We knew in our inner hearts that winter wasn’t quite over. There is lots of room in March for storms. Actually, until a few years ago the largest snowfall record in St. John’s was on a day in early April. Nevertheless, this year in mid-February there was one glorious week when the garden around our home was bare and warmth had returned to the sun of a cloudless sky.
Global Warming?
People talk about global warming being a new phenomenon, but I remember from the Books of Newfoundland a story about dandelion growing on New Cove Road in February. I myself remember a day back in the 1980s when me and a friend played tennis one glorious Saturday morning at Bowring Park on the 17th of February. There had been rain for a week and then two days of sun. There was still a bank of snow near the base line on one side of the court but it was still a lovely day.

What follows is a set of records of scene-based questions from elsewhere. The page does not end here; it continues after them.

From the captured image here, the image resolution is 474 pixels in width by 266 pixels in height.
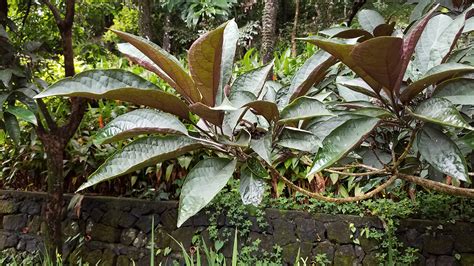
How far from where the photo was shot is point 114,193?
3.46 m

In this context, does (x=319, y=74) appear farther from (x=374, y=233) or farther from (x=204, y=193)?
(x=374, y=233)

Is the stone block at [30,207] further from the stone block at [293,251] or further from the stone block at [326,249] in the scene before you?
the stone block at [326,249]

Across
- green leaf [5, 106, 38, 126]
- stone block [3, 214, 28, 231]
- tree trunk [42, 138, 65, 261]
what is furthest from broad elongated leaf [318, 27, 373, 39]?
stone block [3, 214, 28, 231]

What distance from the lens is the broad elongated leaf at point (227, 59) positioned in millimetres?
725

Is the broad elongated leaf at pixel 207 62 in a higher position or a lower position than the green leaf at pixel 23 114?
lower

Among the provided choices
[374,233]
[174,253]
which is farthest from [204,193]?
[174,253]

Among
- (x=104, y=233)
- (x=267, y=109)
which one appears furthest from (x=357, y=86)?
(x=104, y=233)

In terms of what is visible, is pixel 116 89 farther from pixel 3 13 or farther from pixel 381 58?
pixel 3 13

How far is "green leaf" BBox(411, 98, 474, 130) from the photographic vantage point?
645mm

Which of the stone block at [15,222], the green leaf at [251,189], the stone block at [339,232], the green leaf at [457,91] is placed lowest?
the stone block at [339,232]

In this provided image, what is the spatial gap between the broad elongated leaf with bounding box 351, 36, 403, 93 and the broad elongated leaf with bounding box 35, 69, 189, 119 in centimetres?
28

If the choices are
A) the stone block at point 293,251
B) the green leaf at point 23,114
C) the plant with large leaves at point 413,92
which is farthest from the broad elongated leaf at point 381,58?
the stone block at point 293,251

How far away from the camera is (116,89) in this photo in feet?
2.13

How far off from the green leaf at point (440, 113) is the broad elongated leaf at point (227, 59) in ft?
1.01
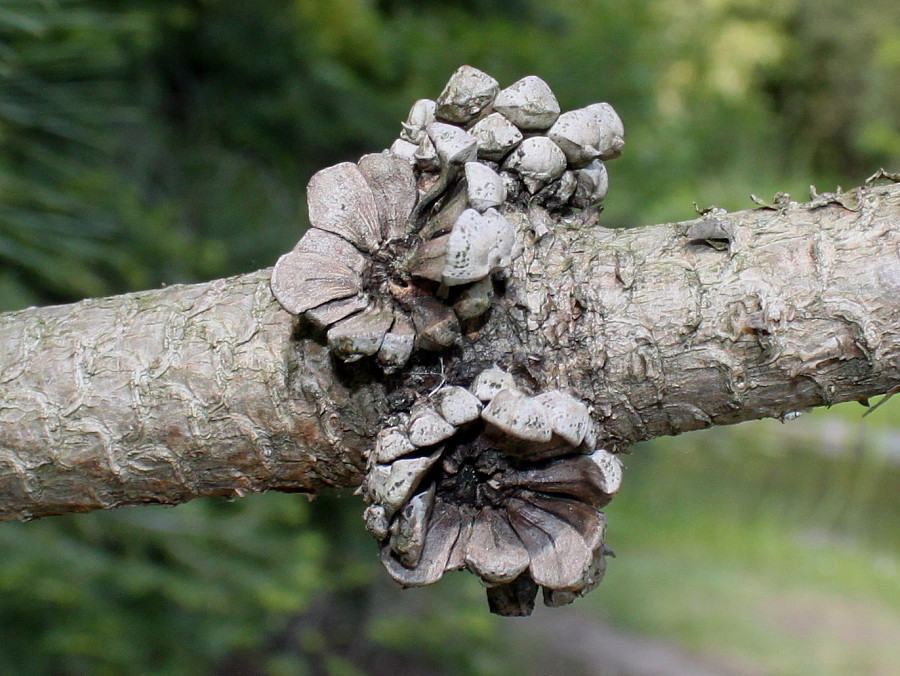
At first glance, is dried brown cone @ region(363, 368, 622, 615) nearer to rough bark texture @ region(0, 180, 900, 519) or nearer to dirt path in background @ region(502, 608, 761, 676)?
rough bark texture @ region(0, 180, 900, 519)

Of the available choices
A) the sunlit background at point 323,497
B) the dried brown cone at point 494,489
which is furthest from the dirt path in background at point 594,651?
the dried brown cone at point 494,489

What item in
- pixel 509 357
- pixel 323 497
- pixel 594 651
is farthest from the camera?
pixel 594 651

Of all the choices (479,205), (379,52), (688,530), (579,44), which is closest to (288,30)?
(379,52)

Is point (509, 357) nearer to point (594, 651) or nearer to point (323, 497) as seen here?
point (323, 497)

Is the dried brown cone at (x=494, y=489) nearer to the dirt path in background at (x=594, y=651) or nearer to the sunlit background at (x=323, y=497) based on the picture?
the sunlit background at (x=323, y=497)

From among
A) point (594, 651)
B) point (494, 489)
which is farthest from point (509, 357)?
point (594, 651)

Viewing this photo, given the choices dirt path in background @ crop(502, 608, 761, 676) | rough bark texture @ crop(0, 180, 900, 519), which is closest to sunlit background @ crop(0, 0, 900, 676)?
dirt path in background @ crop(502, 608, 761, 676)
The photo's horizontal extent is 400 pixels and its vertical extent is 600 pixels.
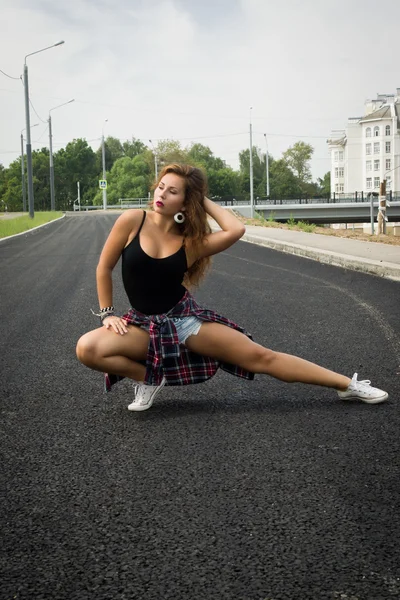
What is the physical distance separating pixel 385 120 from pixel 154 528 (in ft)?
347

So it was that in this year of Our Lord we were graced with “a false spring.” In mid-February the snow was nearly gone and there peeked up through the white patches the little bits and pieces of earlier times. The flotsam and jetsam of a summer gone spilling out from under the snow in mid-winter. There were eight golf balls looking up through the grass. There was a wine bottle there by the trunk of a birch tree and there was a pair of cantilevered pruning shears not retrieved during the fall clean-up.
There was also the ghost of a Christmas tree up by the shed and a small pile of birch junks that had spent the winter, not in the safety of a woodpile, but left under the snow. These things were kept company by a few empty beer tins. Passers-by must have thrown them in. There wasn’t too much junk really because we had cleaned up in late November for fear of snowblower-propelled objects flying around the property. I have over the years lost two windows (one of them on an antique vehicle) to the snowblower. It has also driven a couple of golf balls through the vinyl siding on the house. This year no damage to speak of because of our cleanup.
False Spring
Now in the sun, me and good wife tidied up outside and even enjoyed the sight of a few returning birds. Later in the summer we would again hear the call of the loon across the pond. In the afternoon sun we planned a barbecue. We still had lots of propane. It was a beautiful afternoon, so we took out two canvas folding chairs that don’t usually make an appearance until May. Then with the warm sun of a false spring on our faces and the promise of a summer ahead one of us asked the magic question of spring; “Do you want a beer?”